A userspace reducer of the same arithmetic and copy loop confirms the
bug under AddressSanitizer: ASan reports a heap-buffer-overflow read
past the source buffer for the buggy length, and the fixed version is
ASan-clean.

Compute the copy length as "to - from" and advance buf_off by the same
amount.

Fixes: 5218cd102aec ("ntfs: update misc operations")
Link: https://learn.microsoft.com/en-us/windows-server/administration/windows-commands/format
Signed-off-by: DaeMyung Kang <charsyam@gmail.com>
Reviewed-by: Hyunchul Lee <hyc.lee@gmail.com>
Signed-off-by: Namjae Jeon <linkinjeon@kernel.org>

ntfs: wait for sync mft writes to complete

ntfs_sync_mft_mirror() and write_mft_record_nolock() with @sync set
are both documented as synchronous, but neither actually waits for
the bio they submit nor inspects bi_status.  write_inode() can
return success while dirty mft record bytes are still in flight, and
bio errors are silently dropped: the volume is not marked with
errors and the inode is not redirtied.  This breaks fsync()/sync
metadata durability.

Switch ntfs_sync_mft_mirror() and the @sync path of
write_mft_record_nolock() to submit_bio_wait() and propagate the
returned error to the caller.  Capture ntfs_sync_mft_mirror()'s
return value at its call sites in write_mft_record_nolock() so a
mirror write failure surfaces too.

The @sync parameter only controls the main MFT bio.  The !@sync main
submission is therefore unchanged and still uses ntfs_bio_end_io() to
drop the folio reference taken before submission.  The mirror call
has always been documented as performing synchronous I/O regardless
of @sync, so making it actually block restores the originally
intended contract for both @sync and !@sync callers.

**Your tasks:**
1. In the ntfs commit log, which function do ntfs_sync_mft_mirror() and the @sync path of write_mft_record_nolock() switch to?
2. Carry on the ntfs commit log from its last sentence.
The entries aren't needed for any of this work.

(Records from a dataset)
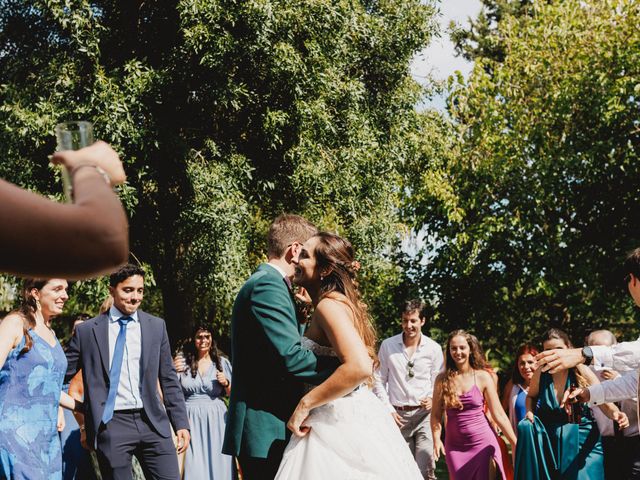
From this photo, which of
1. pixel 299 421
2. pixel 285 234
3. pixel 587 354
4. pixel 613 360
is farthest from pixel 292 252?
pixel 613 360

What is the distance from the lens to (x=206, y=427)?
10.9m

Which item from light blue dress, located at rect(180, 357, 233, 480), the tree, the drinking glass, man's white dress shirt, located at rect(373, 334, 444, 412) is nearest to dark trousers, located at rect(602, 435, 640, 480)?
man's white dress shirt, located at rect(373, 334, 444, 412)

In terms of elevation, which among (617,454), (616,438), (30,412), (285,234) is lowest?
(617,454)

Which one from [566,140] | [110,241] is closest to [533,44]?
[566,140]

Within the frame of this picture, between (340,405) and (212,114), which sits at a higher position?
(212,114)

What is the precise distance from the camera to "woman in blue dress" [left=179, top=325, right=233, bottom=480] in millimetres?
10875

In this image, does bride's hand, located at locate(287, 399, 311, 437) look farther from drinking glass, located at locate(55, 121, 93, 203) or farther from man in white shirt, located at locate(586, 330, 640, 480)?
man in white shirt, located at locate(586, 330, 640, 480)

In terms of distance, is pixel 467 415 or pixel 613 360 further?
pixel 467 415

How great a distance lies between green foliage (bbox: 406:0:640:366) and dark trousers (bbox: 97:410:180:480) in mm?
14532

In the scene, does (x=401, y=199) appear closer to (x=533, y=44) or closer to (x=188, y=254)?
(x=533, y=44)

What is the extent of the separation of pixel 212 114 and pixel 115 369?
958cm

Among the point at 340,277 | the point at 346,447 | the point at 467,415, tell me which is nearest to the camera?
the point at 346,447

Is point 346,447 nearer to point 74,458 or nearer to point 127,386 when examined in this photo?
point 127,386

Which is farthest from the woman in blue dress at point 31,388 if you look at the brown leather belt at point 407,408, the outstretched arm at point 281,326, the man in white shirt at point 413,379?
the brown leather belt at point 407,408
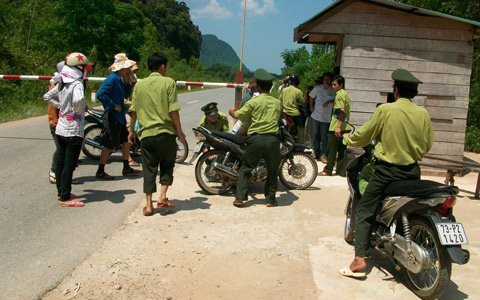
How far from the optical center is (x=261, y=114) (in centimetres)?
620

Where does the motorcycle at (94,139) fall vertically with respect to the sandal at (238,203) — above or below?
above

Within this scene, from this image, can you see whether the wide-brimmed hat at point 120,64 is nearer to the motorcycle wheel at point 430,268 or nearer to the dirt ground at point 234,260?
the dirt ground at point 234,260

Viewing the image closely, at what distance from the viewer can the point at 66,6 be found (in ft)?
89.1

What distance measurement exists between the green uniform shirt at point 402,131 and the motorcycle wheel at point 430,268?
1.90ft

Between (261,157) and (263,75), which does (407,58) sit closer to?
(263,75)

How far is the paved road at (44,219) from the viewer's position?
4055 mm

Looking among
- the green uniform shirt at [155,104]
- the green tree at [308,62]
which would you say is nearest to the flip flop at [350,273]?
the green uniform shirt at [155,104]

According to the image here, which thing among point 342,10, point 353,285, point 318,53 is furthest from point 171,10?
point 353,285

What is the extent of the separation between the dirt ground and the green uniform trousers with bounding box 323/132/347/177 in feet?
6.69

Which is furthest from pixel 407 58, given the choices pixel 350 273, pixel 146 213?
pixel 146 213

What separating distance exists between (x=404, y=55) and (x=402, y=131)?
537 centimetres

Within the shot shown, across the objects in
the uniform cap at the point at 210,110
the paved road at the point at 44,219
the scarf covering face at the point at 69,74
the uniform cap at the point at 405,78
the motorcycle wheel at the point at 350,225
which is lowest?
the paved road at the point at 44,219

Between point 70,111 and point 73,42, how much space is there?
2407cm

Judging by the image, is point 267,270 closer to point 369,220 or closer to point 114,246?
point 369,220
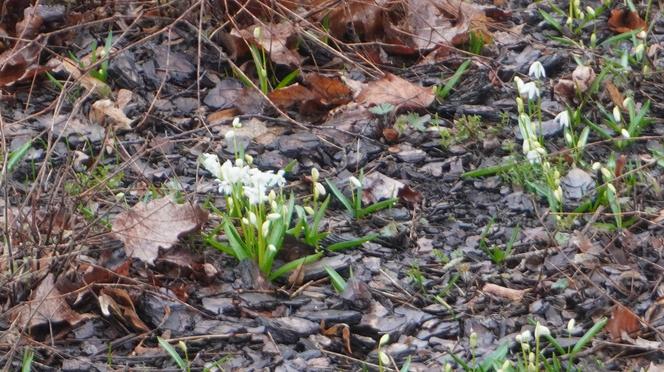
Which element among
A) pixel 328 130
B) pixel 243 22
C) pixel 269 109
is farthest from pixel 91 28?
pixel 328 130

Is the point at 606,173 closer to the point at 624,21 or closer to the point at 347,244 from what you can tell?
the point at 347,244

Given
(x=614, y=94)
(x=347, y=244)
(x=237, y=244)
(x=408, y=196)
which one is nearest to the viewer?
(x=237, y=244)

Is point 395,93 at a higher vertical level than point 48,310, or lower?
lower

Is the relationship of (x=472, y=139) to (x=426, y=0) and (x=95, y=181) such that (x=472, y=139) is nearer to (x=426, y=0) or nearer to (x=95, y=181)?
(x=426, y=0)

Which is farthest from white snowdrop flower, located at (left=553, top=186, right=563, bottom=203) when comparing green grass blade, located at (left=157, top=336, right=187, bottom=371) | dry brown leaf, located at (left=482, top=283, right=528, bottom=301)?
green grass blade, located at (left=157, top=336, right=187, bottom=371)

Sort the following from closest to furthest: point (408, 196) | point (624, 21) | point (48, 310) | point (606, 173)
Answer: point (48, 310), point (606, 173), point (408, 196), point (624, 21)

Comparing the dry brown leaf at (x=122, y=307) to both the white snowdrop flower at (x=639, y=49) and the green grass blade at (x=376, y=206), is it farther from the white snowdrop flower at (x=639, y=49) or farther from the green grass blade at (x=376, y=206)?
the white snowdrop flower at (x=639, y=49)

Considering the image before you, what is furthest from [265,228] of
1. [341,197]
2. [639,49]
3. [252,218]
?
[639,49]

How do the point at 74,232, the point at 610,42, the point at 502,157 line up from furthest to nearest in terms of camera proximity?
the point at 610,42 → the point at 502,157 → the point at 74,232
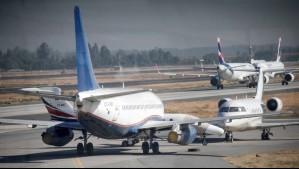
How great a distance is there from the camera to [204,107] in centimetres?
8169

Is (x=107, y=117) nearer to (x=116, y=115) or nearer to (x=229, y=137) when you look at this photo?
(x=116, y=115)

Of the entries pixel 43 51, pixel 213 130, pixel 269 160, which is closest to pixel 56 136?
pixel 213 130

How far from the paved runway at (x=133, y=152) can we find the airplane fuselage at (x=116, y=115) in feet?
5.78

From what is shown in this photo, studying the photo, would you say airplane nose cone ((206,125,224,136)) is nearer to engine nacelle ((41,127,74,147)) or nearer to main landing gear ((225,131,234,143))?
main landing gear ((225,131,234,143))

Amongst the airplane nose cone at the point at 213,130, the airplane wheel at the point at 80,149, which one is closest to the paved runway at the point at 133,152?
the airplane wheel at the point at 80,149

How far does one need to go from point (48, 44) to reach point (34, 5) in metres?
14.5

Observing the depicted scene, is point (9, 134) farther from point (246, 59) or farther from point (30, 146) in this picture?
point (246, 59)

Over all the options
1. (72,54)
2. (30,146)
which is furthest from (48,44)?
(30,146)

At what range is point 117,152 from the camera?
44.5m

**Solved problems:**
1. They switch to submit_bio_wait().

2.
Note this only fixes the synchronous mirror/main paths reachable
from write_mft_record_nolock().  The main MFT write submitted from
ntfs_write_mft_block() (the .writepages path) still does not wait
for completion or check bi_status; that requires a larger
restructuring and is left to a follow-up patch.

Fixes: 115380f9a2f9 ("ntfs: update mft operations")
Signed-off-by: DaeMyung Kang <charsyam@gmail.com>
Reviewed-by: Hyunchul Lee <hyc.lee@gmail.com>
Signed-off-by: Namjae Jeon <linkinjeon@kernel.org>

ntfs: capture mft mirror sync errors in ntfs_write_mft_block()

After ntfs_sync_mft_mirror() became able to return real I/O errors,
ntfs_write_mft_block() still discards its return value at the call
site inside the per-record loop. A failed $MFTMirr write therefore
leaves the volume looking clean from the writeback path even though
the on-disk mirror is now stale.

Capture the return value and feed it into the function's existing
@err variable using the same "first error wins" pattern already used
on other failure paths. The error is propagated to the caller and,
via the existing tail of the function, sets NVolErrors so umount and
chkdsk see the volume as inconsistent.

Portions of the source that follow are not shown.